• [WORK TO BE COMPLETED] Repeat exactly the lines from the line containing "Given the scene, is" to the last line of the listing, including both.

• [Stored records]
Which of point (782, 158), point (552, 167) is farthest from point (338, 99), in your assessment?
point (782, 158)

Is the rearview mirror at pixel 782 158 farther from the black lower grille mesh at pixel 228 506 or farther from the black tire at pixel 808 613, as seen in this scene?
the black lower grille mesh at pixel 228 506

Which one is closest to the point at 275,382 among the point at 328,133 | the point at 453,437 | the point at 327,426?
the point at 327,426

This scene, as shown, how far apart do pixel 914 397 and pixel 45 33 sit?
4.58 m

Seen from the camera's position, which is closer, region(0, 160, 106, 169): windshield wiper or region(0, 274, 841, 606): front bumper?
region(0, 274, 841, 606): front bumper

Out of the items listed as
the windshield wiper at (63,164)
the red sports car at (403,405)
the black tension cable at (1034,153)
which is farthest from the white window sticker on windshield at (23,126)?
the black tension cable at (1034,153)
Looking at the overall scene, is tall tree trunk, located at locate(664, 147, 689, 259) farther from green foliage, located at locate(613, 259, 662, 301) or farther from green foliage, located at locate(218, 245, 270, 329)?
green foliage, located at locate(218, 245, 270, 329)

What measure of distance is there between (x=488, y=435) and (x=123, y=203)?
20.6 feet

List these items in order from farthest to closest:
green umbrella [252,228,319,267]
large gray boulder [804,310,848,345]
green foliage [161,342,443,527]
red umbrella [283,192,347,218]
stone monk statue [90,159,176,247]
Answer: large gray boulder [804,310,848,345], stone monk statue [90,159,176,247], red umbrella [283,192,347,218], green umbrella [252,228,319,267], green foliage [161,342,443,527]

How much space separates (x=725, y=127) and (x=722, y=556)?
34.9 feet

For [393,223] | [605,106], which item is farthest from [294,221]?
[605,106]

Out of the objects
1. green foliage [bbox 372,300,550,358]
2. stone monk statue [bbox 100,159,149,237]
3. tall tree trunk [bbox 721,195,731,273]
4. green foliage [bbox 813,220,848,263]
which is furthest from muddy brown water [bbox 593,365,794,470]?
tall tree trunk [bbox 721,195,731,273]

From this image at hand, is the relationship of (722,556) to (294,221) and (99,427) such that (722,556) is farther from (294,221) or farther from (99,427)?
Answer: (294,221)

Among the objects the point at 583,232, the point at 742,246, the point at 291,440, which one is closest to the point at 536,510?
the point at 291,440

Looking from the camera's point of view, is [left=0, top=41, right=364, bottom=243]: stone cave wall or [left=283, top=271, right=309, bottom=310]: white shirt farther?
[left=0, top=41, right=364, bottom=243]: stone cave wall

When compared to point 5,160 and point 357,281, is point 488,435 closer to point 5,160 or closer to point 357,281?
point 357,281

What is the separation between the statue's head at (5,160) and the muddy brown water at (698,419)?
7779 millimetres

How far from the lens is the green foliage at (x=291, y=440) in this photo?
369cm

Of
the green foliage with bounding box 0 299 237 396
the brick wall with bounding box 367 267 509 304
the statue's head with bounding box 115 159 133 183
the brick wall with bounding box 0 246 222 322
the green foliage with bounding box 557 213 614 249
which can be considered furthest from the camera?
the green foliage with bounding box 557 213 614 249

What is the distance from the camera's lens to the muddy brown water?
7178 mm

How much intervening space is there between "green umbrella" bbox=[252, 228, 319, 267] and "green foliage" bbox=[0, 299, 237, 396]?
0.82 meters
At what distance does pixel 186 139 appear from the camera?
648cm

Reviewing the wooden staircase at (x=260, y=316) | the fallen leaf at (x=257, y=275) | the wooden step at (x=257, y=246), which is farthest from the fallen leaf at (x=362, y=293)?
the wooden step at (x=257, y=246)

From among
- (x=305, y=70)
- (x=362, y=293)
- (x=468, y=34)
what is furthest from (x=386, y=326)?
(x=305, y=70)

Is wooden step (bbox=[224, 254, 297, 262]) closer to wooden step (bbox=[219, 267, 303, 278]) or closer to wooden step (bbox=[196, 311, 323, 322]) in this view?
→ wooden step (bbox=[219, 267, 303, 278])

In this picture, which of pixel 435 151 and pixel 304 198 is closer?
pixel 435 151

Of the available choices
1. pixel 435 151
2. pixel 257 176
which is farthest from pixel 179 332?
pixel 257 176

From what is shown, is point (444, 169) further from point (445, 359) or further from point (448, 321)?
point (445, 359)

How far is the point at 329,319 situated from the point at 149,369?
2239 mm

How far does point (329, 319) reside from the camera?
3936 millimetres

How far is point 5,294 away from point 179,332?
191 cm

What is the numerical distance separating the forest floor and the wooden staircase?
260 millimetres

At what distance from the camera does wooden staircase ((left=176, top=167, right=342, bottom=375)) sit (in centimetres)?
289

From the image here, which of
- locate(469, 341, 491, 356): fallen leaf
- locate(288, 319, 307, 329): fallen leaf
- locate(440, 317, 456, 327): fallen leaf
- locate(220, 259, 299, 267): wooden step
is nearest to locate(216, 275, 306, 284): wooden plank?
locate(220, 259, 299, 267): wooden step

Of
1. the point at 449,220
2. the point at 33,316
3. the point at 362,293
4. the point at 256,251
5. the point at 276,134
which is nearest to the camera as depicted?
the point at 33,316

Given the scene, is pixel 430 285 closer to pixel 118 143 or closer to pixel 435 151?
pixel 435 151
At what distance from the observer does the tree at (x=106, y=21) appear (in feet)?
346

• [CORRECT ANSWER]
Given the scene, is pixel 430 285 closer to pixel 118 143 or closer to pixel 435 151?
pixel 435 151
At what distance from the observer does the tree at (x=106, y=21) appear (in feet)?
346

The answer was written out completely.